Gas Cooling on Expansion 2

[jhartis]

In calculating downstream temperatures in a 50 psig compressed air system, I cane across an apparent puzzle. I know the Joule Thomson coefficient for air at my conditions is roughly 0.25 °C/atm so an expansion from 3 atm -> 1 atm should cool a little less than 1°C (correct?). I did an experiment pumping a Coke bottle to 50 psig, let the bottle cool back to ambient, and release the pressure. I haven't found a way to measure the temperature, but I feel sure the air cools more than predicted by the JT effect. I would guess it is cooling 5-10°C and there is often visible condensation. The gas velocity inside is nearly zero throughout the process, so the kinetic energy change in the bottle should be negligible. Any thoughts?

 

[25362]

To denniskb.

I can understand that a gas expanding through a throttling valve does it isenthalpically.
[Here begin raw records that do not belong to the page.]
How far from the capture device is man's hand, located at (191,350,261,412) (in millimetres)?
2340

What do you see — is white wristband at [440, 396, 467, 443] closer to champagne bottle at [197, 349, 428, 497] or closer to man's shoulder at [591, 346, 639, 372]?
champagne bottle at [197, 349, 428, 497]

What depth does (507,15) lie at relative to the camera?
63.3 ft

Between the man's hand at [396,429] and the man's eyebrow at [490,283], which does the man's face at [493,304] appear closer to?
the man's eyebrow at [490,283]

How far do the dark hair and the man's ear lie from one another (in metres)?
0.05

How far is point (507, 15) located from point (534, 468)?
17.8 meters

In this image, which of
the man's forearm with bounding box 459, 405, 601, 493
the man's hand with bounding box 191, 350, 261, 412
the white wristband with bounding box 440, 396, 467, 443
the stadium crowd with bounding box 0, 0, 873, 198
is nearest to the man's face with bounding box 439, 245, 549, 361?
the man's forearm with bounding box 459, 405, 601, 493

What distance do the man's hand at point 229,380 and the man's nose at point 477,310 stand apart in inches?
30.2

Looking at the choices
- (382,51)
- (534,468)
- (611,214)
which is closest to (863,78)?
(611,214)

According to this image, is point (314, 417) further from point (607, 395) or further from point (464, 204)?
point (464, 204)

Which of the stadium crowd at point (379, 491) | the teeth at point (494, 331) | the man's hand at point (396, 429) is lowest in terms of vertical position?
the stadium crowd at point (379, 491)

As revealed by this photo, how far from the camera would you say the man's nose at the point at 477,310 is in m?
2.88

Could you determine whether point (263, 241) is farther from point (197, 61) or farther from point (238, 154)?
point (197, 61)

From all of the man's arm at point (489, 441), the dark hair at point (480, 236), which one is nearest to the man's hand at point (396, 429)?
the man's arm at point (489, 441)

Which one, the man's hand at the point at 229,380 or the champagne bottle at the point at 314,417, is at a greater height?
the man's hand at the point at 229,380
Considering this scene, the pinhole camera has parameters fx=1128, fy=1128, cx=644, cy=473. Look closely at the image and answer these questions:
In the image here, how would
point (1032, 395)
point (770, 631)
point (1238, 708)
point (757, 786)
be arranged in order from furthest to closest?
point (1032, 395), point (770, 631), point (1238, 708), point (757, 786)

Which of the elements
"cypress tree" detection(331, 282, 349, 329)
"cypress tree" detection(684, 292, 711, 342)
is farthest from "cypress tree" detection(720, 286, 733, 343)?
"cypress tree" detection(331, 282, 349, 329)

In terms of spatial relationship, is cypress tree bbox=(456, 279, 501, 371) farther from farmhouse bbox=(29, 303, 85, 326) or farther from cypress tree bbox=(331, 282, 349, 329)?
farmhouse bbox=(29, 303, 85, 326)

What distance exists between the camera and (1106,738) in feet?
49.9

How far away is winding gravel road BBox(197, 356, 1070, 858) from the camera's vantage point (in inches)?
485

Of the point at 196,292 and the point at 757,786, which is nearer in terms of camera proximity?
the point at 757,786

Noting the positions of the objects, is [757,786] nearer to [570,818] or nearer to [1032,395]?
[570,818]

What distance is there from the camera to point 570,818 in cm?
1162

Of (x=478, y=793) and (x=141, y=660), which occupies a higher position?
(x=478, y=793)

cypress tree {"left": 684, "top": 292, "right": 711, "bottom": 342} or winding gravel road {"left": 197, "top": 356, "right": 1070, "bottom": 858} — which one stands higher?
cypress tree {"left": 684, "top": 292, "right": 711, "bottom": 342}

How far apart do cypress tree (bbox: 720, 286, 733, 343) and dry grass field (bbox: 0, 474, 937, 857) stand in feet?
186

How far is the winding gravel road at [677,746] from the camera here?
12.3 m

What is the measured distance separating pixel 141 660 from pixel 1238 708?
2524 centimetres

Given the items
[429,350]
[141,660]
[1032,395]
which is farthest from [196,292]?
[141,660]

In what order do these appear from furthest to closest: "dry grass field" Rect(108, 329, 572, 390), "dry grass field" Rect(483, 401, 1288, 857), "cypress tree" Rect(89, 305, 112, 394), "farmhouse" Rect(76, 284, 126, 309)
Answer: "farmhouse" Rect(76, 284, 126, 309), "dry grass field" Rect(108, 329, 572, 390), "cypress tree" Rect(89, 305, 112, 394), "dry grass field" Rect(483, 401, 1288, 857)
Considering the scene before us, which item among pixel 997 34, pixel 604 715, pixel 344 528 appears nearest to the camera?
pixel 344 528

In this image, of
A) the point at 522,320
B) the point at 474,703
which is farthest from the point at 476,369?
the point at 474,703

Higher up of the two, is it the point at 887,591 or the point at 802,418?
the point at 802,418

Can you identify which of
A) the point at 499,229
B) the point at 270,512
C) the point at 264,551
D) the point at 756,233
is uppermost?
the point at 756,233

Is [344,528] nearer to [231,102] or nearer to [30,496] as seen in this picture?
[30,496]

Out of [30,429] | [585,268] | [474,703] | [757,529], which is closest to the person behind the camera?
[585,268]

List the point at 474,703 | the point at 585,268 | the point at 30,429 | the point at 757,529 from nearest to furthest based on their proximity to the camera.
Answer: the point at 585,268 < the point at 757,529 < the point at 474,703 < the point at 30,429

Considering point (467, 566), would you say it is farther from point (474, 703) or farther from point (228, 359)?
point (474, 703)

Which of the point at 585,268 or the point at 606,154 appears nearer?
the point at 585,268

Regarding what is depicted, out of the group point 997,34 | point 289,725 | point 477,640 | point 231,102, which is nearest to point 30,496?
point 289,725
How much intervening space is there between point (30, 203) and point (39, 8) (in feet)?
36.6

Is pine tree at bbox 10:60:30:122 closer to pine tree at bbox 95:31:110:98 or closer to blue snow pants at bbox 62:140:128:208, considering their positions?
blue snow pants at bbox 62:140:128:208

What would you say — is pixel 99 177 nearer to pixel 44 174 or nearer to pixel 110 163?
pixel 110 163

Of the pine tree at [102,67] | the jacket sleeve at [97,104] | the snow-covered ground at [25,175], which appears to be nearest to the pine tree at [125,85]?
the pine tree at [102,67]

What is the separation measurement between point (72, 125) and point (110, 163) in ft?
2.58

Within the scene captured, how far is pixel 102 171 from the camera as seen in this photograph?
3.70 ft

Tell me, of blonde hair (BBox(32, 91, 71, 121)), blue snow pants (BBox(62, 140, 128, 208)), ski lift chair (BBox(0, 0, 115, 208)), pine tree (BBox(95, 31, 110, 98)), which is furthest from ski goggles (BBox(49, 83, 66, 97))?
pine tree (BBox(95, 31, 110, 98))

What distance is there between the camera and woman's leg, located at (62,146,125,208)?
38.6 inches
However, from the inlet to the "vena contracta" it appears the expansion follows a quasi-isentropic path with much deeper cooling to such a degree, that some gases may partly condense, CO₂ and ethylene, could serve as examples.

I think this is a fact that may happen even with expanding superheated steam, precipitously forming high-velocity water droplets within the valve body, or solid hydrates in the case of moist gas.

For these reasons the internals of throttling valves are constructed from materials that can withstand the erosive action of such streams, and measures are taken to abate the resulting noise.

Am I right ?

 

[sailoday28]

25362 (Chemical)states:
I can understand that a gas expanding through a throttling valve does it isenthalpically.

For an adiabatic process the energy equation,neglecting change in elevation is
enthalpy in + kinetic energy in = enthalpy out + kinetic energy out.

isenthalpic only if negligible change in KE

 

[denniskb]

Sorry, I had the blowdown times in the wrong order.

I have made some minor improvements to the calc so the result are slightly changed.

I have added the bottle discharge temp including JT cooling which you can see is quite small due to the small pressure drop.

- Orifice sizes 2, 3, 5, 10, 15 mm.
- Blowdown times 6.12, 2.55, 0.92, 0.22, 0.09 secs
- Gas in bottle temp 10.7, -0.12, -28.6, -61.5, -71.5 °C.
- Bottle temp 17.9, 19.6, 21.9, 24.0, 24.6 °C
- Gas outlet temp 10.5, -0.25, -28.7, -61.6, -71.6 °C

For 25362, yes the low temp can easily lead to condensation and since the velocity through the orifice is high (sonic) erosion can easily occur. Also I believe the JT cooling effect includes the reheating as the high velocity gas through the vena contracta slows down again to the downstream velocity so local temperatures at the vena contracta may be lower than indicated.

I have a pdf file of the above blowdown cases but am not sure how to make this easily available to readers.


Dennis Kirk Engineering

http://www.ozemail.com.au/~denniskb

 

[sailoday28]

denniskb (Mechanical)
You have stated that sonic velocity is reached. This represents a signilficant change in kinetic energy. I repeat again that this change does not represent an isenthalpic process. Only then is J-T coef valid.

 

[abeltio]

jarthis,
what if you use a bottle of pepsi?

saludos.
a.

 

[25362]

To sailoday28. You are right in regard to the kinetic energy across the valve restriction itself. I think, however, that no real throttling process is exactly isenthalpic.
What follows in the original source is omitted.